La construction du livre est fondée sur des éléments hybrides : morceaux de textes de seconde main avec dessins qui tentent d’induire un itinéraire composite là où tout essaye de se documenter de gré ou de force grâce à des éléments épars, disjoints où est ébauchée une vague cartographie à la graphie approximative.
Ces « cartes » offrent-elles des territoires ? A peine. Tokyo, Moscou, Dublin, Kinshasa, Rome, Berlin, Paris, Sofia, Prague, Tanger : dans ces villes des propositions se dessinent, se perdent, renaissent. Tout est mis en abyme entre routes et courants marins. Mais aucun élément n’est décisif. Existent des allusions plus ou moins claires qui rappellent Joyce, Celan Kafka et bien d’autres mais tout compte fait, s’« il y a un pays », il demeure approximatif : la trace n’érige pas forcément une mémoire du lieu.
Certes, l’auteur tente de débusquer un espace mais il reste difficile à préciser sauf peut-être à se soumettre soi-même à une enquête poussée sous de tels griffonnages où s’inscrivent des portions de vie en feuilles quasi-volantes. Preuve que chez les auteurs germaniques la notion d’archives garde tout son sens depuis W. Benjamin, Walser et Warburg.

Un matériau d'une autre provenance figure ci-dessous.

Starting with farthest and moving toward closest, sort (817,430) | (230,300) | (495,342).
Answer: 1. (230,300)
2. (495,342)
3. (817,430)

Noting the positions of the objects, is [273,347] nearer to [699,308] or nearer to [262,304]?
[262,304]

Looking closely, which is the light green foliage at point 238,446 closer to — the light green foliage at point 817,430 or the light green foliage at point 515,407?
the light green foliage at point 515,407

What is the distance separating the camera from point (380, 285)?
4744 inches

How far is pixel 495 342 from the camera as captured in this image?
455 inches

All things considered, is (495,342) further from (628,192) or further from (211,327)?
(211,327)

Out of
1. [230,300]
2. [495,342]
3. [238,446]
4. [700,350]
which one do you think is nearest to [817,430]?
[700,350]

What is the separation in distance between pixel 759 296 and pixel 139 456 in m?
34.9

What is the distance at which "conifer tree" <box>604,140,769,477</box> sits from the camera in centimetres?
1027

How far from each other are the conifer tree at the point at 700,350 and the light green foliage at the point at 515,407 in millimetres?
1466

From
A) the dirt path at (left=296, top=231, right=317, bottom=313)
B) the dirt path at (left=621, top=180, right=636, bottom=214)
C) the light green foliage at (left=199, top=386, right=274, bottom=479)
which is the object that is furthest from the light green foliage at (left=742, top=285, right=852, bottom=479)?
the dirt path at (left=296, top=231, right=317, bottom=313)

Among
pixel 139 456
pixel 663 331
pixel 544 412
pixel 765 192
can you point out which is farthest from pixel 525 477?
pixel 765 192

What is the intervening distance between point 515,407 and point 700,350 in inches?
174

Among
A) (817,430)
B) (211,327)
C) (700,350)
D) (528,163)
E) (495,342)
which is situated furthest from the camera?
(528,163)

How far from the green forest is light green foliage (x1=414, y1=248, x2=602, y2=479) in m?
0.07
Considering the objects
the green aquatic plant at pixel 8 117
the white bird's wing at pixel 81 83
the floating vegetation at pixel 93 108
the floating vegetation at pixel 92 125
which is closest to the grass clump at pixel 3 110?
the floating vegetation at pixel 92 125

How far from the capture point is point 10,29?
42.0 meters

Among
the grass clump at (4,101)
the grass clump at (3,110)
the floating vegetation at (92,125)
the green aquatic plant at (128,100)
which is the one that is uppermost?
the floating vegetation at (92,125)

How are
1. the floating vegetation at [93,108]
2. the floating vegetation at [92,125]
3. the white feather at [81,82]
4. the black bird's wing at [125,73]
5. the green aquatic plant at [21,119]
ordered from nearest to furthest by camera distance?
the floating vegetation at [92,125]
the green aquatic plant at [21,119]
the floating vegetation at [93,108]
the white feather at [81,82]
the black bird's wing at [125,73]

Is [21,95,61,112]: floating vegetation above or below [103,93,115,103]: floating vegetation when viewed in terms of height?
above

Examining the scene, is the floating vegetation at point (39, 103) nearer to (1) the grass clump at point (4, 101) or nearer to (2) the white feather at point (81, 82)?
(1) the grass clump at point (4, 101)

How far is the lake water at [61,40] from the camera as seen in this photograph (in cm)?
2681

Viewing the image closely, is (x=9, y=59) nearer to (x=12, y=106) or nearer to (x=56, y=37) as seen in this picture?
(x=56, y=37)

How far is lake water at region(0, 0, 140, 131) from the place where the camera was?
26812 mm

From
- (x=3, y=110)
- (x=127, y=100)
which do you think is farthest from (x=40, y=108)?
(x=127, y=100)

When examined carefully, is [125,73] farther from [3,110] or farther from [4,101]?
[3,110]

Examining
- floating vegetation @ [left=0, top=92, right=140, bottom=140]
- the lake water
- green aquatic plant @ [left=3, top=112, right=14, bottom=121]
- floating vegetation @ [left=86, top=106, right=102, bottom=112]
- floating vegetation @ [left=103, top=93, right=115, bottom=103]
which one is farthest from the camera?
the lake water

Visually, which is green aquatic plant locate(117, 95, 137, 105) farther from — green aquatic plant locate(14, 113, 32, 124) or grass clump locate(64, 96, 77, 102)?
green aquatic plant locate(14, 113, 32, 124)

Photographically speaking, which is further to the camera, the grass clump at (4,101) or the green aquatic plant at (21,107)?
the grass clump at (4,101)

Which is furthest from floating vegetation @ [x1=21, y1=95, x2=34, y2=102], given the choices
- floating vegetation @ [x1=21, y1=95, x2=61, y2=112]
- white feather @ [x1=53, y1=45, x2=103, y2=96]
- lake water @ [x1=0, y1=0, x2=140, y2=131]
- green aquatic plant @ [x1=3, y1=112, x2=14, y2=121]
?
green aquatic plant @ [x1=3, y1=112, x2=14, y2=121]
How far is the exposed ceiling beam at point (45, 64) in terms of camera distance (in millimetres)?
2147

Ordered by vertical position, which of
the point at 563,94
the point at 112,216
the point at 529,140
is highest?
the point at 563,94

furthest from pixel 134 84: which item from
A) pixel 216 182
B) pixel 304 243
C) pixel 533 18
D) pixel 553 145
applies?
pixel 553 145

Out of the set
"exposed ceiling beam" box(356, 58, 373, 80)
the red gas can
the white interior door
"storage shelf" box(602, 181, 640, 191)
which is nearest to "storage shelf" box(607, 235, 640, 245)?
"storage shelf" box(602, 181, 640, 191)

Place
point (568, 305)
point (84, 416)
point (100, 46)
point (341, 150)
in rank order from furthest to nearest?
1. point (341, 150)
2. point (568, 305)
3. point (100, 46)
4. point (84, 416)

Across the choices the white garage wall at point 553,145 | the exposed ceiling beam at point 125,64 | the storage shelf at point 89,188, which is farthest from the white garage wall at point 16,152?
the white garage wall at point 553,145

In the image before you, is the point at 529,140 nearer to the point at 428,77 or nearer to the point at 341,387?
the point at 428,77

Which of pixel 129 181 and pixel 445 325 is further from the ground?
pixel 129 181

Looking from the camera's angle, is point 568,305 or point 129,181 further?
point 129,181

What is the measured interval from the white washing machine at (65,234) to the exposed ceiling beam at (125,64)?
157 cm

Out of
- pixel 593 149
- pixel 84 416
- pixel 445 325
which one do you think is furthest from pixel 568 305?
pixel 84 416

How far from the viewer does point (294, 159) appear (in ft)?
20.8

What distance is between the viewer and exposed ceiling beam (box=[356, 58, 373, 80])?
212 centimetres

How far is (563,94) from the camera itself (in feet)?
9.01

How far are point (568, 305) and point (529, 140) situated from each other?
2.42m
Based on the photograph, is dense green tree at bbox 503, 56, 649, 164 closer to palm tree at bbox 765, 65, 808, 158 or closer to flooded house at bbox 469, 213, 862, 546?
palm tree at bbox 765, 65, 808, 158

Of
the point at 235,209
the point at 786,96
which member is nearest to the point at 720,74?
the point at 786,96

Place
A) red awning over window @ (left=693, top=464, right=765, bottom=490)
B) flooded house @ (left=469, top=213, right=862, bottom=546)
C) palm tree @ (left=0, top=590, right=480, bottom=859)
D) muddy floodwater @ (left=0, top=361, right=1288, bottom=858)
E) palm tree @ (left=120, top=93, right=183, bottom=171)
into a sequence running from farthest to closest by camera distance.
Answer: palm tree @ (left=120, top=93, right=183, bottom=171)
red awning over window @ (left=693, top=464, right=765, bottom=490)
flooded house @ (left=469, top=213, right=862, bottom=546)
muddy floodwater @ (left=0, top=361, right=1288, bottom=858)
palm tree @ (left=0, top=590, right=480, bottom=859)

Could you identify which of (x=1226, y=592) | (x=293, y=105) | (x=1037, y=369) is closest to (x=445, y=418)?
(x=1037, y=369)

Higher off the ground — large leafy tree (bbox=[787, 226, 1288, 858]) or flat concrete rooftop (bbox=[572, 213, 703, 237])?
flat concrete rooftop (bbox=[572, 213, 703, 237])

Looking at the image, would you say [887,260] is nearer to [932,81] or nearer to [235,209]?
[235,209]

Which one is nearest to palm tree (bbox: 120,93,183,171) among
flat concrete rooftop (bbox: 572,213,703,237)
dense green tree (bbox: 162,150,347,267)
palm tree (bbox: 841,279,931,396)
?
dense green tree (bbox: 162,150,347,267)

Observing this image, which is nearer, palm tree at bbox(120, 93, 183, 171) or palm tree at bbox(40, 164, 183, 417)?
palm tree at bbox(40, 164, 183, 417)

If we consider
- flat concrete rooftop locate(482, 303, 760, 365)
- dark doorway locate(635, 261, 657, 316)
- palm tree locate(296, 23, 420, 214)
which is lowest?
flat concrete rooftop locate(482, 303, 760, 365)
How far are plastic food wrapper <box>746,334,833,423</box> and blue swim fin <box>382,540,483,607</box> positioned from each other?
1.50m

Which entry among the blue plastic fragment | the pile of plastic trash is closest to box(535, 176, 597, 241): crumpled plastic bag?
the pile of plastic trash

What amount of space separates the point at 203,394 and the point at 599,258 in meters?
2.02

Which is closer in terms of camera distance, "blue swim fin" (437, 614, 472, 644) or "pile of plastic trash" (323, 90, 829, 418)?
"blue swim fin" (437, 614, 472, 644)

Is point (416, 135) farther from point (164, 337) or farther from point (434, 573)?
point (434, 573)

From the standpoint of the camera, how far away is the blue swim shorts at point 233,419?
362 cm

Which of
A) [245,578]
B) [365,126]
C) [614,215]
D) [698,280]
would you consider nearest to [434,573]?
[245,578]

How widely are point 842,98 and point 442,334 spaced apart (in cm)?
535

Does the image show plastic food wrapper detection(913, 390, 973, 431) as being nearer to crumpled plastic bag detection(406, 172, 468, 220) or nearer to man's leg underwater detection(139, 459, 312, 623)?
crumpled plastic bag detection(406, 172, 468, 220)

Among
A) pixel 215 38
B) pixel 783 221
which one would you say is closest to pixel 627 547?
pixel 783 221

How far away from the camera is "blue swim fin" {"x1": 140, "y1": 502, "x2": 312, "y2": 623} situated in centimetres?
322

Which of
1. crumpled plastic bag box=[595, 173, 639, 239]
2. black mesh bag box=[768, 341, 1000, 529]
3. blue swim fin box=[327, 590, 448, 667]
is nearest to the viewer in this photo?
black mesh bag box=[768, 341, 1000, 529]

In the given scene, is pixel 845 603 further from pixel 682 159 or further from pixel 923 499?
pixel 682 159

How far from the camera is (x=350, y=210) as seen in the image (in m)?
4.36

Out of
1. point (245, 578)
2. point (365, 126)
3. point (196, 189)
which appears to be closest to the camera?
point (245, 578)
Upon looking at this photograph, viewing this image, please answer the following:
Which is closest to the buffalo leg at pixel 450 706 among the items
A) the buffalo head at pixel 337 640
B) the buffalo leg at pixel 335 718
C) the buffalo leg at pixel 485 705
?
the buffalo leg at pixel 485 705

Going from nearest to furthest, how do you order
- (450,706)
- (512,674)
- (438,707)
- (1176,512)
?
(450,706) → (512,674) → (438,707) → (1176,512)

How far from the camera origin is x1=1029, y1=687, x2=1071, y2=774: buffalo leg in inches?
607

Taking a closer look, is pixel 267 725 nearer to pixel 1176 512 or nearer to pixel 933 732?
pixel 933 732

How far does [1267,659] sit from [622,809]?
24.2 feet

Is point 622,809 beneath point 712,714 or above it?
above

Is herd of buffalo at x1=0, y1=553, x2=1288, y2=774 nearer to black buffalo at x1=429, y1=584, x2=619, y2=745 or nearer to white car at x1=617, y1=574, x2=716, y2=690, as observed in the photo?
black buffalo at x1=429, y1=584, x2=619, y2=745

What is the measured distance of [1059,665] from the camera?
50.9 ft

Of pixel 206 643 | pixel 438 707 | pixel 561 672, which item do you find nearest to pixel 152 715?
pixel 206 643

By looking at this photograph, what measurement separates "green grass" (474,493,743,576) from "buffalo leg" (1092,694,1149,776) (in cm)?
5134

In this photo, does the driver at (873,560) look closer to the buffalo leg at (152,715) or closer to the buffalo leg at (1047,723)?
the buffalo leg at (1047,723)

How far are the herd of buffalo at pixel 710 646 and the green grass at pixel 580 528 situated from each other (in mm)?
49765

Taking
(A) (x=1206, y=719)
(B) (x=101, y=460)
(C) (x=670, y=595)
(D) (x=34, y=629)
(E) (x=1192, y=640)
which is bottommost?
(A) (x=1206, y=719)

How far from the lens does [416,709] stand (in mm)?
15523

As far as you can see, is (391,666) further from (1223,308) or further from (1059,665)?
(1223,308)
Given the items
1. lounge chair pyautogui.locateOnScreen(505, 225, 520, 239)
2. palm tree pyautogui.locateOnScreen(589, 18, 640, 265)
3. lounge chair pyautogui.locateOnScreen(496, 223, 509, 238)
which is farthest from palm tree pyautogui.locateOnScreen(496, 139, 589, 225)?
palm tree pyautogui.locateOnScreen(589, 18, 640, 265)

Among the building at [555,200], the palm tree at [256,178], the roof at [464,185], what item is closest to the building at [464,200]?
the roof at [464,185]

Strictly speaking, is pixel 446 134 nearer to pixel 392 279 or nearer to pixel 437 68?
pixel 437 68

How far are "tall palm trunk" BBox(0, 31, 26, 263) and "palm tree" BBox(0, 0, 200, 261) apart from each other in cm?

Existent bien sûr des preuves de « pas » et de marches à suivre. Mais le labyrinthe demeure. Ne reste que ce que suggère le sous-titre du livre : des « histoires égarées » sans gares de triages pour le peu que nous sommes. Si bien que chacun est renvoyé à la misère de voyageur incertain.
jean-paul gavard-perret
Hanns Zischler, I wouldn’t Start from Here, Traduit de l’allemand par Jean Torrent, Préface de Jean-Christophe Bailly, Éditions Macula, Paris, 2018.